### PROVIDED INFORMATION
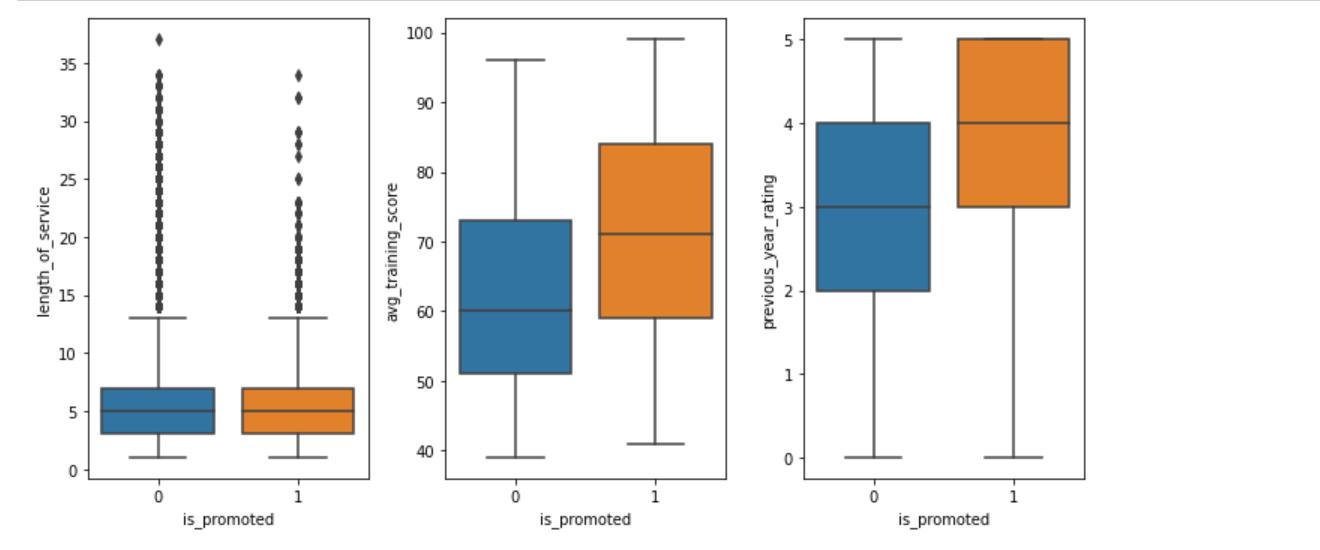 box plot | Logistic regression model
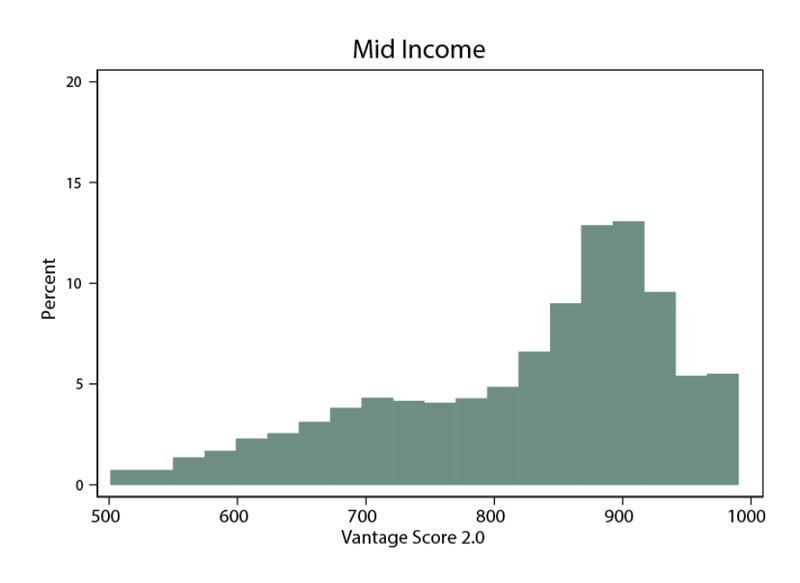 Chart shows the distribution of credit scores among groups the Federal Reserve classified as mid income consumers.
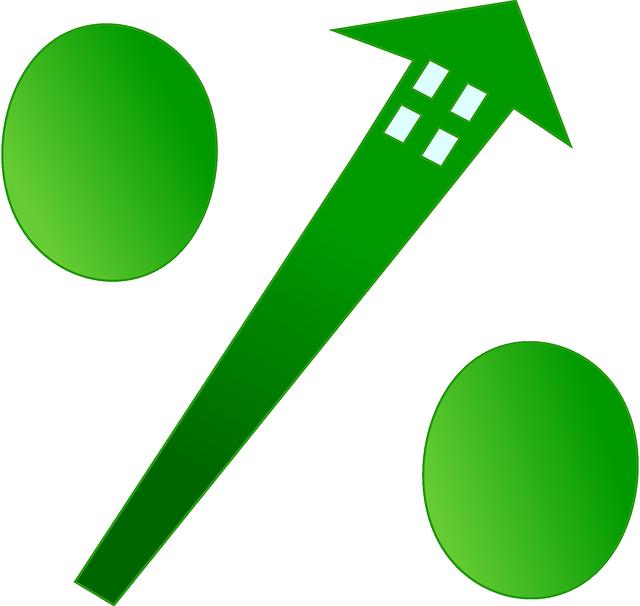procentní růst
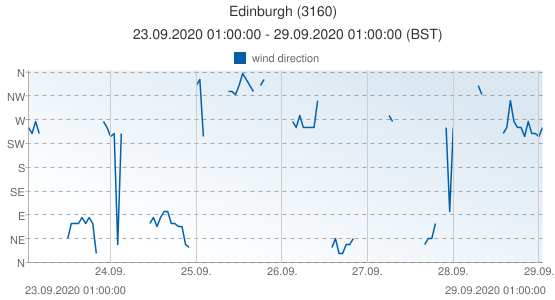 Edinburgh, United Kingdom (3160): wind direction: 23.09.2020 01:00:00 - 29.09.2020 01:00:00 (BST)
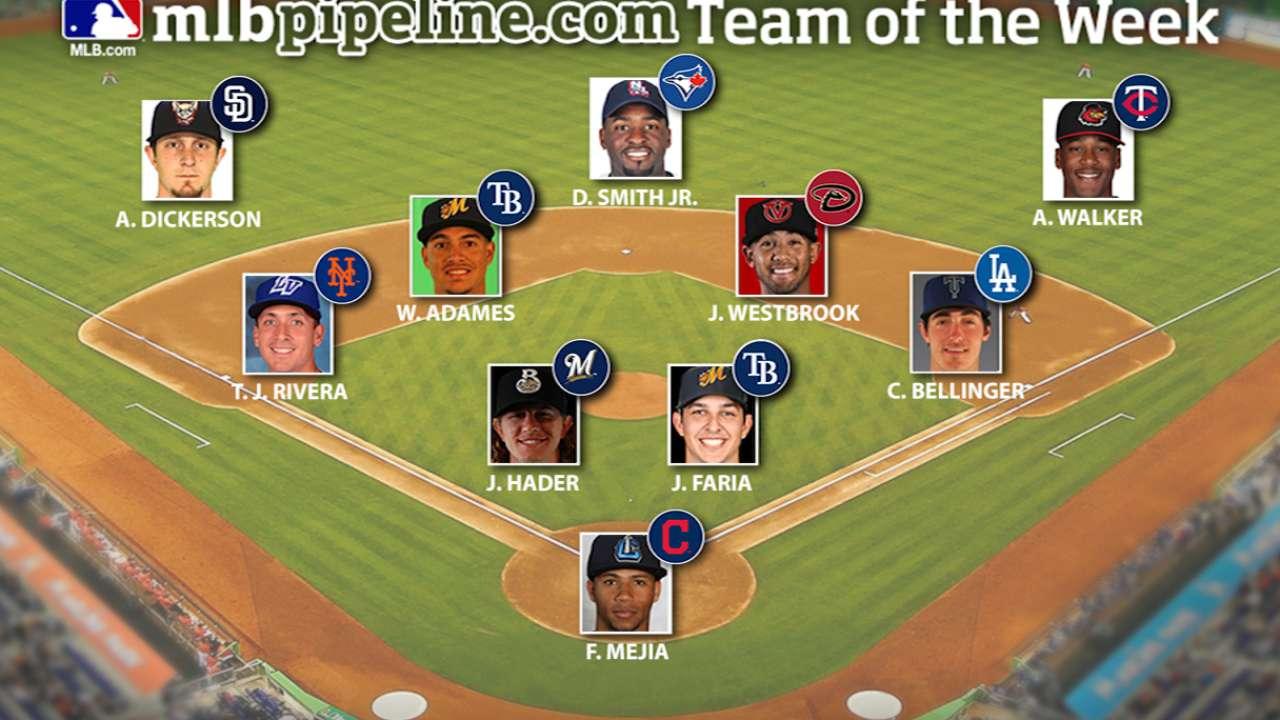 Rays' Adames, Dodgers' Bellinger lead Prospect Team of the Week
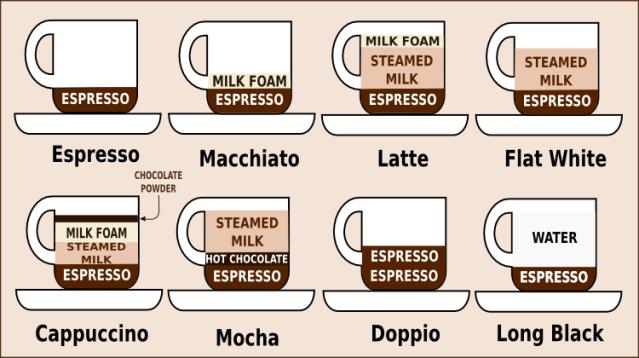 Coffee-in-Australia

### TASK DIRECTIONS
The whole listing should be transcribed exactly, though its pictures must be left out.

### EXPECTED ANSWER
 box plot | Logistic regression model
 Chart shows the distribution of credit scores among groups the Federal Reserve classified as mid income consumers.
procentní růst
 Edinburgh, United Kingdom (3160): wind direction: 23.09.2020 01:00:00 - 29.09.2020 01:00:00 (BST)
 Rays' Adames, Dodgers' Bellinger lead Prospect Team of the Week
 Coffee-in-Australia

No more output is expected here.